Depois do corte de pessoal, o administrador daquele centro camagüeyano contratou os serviços de um escritório particular para que se ocupe dos temas legais. Se antes a solícita advogada se ocupava de todo o papelório jurídico por somente 500 pesos mensais (menos de USD 25), agora a empresa deve pagar uns 2000 pesos para receber a assistência de uma instituição de fora. A aritmética atormenta a jurista desempregada, pois nem sequer lhe resta o consolo de que sua demissão serviu para tornar a empresa mais rentável. Para cúmulo, os empregados mais confiáveis politicamente ou mais próximos em amizade com o diretor ficaram em seus postos. Conseguiram sair airosos declarando seus ineficazes postos de burocratas como se na realidade estivessem diretamente vinculados a produção. Daí que o secretário geral do PCC apareça agora – ante os olhos dos possíveis inspetores – como se fosse torneiro, quando todos sabem que vegeta atrás de uma mesa cheia de documentos atrasados e amarelecidos.

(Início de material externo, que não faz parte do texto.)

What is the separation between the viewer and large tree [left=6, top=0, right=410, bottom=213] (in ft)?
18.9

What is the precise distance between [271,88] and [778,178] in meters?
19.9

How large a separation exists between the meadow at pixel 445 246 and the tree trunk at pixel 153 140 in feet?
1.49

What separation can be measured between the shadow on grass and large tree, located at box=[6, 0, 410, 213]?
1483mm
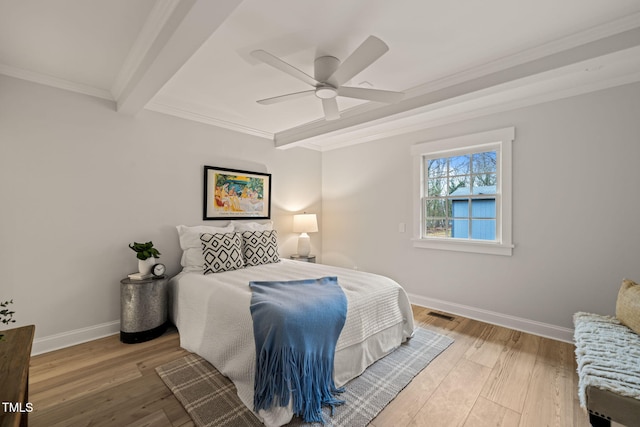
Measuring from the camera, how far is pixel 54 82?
2547 millimetres

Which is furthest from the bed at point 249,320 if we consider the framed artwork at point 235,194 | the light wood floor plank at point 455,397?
the framed artwork at point 235,194

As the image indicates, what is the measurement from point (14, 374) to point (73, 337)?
→ 2110 millimetres

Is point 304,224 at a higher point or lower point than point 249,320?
higher

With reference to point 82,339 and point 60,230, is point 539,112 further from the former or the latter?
point 82,339

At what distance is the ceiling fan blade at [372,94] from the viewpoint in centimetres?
221

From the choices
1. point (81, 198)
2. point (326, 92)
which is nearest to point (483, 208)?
point (326, 92)

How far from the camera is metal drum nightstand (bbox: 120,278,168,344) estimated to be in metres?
2.63

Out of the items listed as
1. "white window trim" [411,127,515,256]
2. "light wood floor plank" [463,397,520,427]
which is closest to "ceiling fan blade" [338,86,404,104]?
"white window trim" [411,127,515,256]

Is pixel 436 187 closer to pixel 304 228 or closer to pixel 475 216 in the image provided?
pixel 475 216

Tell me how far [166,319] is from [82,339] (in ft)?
2.42

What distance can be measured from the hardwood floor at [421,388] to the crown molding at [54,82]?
2434 millimetres

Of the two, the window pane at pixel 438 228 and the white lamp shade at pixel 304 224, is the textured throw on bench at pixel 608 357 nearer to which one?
the window pane at pixel 438 228

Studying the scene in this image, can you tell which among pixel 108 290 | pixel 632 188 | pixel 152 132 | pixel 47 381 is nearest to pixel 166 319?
pixel 108 290

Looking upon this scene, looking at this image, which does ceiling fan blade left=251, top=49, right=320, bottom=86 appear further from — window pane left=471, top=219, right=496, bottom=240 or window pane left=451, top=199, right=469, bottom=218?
window pane left=471, top=219, right=496, bottom=240
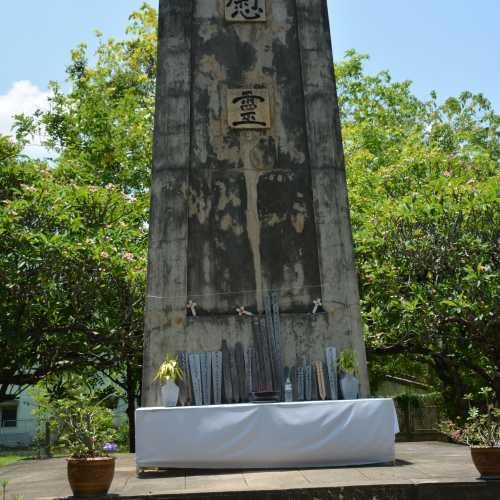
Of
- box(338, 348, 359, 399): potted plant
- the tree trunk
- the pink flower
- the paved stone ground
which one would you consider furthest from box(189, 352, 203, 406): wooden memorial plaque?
the tree trunk

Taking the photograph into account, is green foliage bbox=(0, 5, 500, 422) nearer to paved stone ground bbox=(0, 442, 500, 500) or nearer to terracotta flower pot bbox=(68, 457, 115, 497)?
paved stone ground bbox=(0, 442, 500, 500)

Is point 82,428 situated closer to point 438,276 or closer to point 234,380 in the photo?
point 234,380

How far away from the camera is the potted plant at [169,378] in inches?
345

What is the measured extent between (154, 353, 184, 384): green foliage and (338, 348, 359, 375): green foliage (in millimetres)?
2043

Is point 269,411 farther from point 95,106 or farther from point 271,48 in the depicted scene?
point 95,106

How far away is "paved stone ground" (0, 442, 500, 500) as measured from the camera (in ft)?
21.3

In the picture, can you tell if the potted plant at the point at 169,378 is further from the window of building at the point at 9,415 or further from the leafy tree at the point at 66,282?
the window of building at the point at 9,415

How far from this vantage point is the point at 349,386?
8977 mm

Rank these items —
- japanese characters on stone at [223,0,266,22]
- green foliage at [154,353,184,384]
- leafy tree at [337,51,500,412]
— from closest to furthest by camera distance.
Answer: green foliage at [154,353,184,384] < japanese characters on stone at [223,0,266,22] < leafy tree at [337,51,500,412]

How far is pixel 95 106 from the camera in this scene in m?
20.7

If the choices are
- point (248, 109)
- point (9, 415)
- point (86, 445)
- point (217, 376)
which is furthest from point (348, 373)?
point (9, 415)

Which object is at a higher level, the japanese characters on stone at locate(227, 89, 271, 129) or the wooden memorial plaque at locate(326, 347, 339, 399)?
the japanese characters on stone at locate(227, 89, 271, 129)

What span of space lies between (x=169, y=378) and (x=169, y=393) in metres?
0.19

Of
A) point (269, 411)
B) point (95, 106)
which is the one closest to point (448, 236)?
point (269, 411)
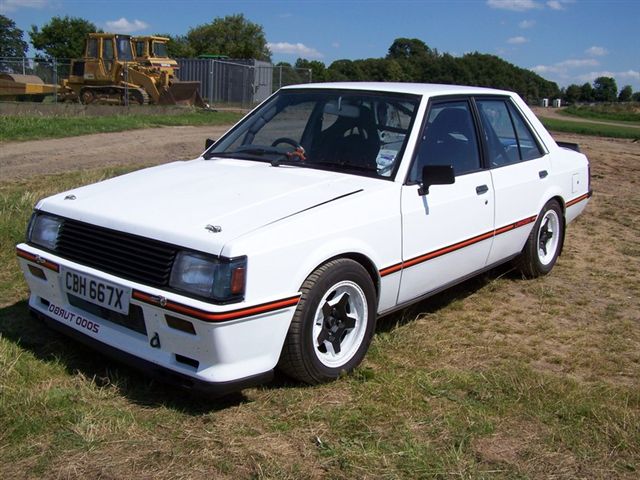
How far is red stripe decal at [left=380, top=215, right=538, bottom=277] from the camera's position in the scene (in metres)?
3.94

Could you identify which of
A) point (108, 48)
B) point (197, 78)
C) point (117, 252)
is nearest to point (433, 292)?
point (117, 252)

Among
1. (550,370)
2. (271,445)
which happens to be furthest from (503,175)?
(271,445)

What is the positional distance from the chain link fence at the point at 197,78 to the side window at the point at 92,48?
0.65m

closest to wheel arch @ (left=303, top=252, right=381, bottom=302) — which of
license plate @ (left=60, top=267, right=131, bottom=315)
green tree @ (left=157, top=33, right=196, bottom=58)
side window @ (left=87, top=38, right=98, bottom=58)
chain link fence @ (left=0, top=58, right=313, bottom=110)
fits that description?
license plate @ (left=60, top=267, right=131, bottom=315)

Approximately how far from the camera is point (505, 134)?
529 cm

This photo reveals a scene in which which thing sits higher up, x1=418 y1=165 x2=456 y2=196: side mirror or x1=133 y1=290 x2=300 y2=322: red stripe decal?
x1=418 y1=165 x2=456 y2=196: side mirror

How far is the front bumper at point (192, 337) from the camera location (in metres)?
3.03

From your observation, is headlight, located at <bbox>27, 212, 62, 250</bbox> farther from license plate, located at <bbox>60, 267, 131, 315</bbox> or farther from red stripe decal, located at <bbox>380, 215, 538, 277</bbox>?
red stripe decal, located at <bbox>380, 215, 538, 277</bbox>

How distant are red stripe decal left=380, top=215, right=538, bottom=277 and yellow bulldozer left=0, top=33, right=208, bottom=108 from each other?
71.8 ft

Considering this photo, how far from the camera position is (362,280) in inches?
143

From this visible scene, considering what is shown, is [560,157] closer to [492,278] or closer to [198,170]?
[492,278]

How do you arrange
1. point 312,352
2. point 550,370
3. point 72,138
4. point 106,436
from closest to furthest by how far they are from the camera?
point 106,436 < point 312,352 < point 550,370 < point 72,138

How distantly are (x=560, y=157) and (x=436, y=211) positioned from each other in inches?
86.9

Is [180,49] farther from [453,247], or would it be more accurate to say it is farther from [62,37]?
[453,247]
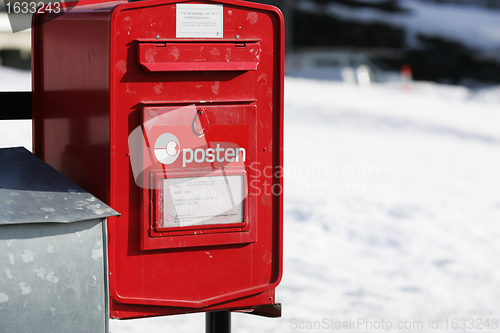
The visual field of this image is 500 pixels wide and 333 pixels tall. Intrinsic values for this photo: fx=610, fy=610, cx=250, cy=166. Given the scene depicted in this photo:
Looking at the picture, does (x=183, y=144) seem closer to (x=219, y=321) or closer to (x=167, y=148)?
(x=167, y=148)

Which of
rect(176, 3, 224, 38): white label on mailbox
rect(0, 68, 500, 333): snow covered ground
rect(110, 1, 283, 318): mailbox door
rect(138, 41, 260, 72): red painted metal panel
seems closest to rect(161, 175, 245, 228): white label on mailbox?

Contudo, o que mais angustia esta mulher que caiu no corte não é o futuro do seu empregador estatal, mas sim o rumo que sua vida pessoal tomará. Nunca fez outra coisa do que encher atas, fazer contratos e emendar declarações. Seus dezessete anos de vida profissional foram dedicados ao trabalho para este patrão governamental que hoje a deixou na rua. Não sabe nada de corte de cabelo, nem da técnica de manicure para abrir seu próprio salão de beleza; apenas aprendeu a manejar um computador e não fala nenhum outro idioma. Tampouco tem capital inicial para abrir uma cafeteria ou investir na criação de porcos; a única coisa que faz bem é analisar decretos- leis e encontrar as entrelinhas nos artigos jurídicos. No caso dela a demissão é a despedida da sua vida de trabalho, o regresso ao fogão, a dependência do homem que, todavia, conserva seu emprego; é o silêncio perene daquele relógio que antes soava às seis da manhã.